[Exercise description] Wherever the string "this" appears in the entries below, return the line that holds it.

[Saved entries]

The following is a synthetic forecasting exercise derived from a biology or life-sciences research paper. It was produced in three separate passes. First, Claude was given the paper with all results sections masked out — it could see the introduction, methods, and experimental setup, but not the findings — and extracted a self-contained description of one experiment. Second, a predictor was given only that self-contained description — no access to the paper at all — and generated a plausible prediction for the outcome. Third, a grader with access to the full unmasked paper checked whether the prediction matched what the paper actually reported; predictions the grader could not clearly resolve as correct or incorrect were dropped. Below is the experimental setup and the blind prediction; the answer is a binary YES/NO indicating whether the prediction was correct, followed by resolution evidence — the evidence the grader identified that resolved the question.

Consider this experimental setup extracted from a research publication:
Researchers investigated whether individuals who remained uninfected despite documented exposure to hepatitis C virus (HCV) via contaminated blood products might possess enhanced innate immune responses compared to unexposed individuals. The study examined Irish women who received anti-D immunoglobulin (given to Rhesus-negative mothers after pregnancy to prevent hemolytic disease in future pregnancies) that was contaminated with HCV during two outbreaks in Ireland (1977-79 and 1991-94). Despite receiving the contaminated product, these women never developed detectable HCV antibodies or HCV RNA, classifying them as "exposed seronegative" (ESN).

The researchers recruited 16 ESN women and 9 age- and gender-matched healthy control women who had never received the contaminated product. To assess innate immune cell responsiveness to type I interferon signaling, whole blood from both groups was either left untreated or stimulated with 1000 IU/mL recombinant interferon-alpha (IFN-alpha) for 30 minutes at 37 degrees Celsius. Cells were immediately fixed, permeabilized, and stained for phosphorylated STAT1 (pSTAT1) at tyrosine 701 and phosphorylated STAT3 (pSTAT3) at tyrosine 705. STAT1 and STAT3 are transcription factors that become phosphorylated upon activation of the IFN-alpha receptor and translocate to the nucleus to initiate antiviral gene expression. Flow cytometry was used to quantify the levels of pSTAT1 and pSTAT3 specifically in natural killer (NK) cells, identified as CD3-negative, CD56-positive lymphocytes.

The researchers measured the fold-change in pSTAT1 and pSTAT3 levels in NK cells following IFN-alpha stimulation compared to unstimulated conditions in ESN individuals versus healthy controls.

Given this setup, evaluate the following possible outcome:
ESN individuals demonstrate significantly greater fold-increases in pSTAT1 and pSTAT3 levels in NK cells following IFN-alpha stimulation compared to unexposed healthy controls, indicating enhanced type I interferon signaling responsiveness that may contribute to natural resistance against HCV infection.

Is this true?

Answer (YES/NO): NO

[Your solution]
Consider this experimental setup extracted from a research publication:
Given this setup, evaluate the following possible outcome:
Is this true?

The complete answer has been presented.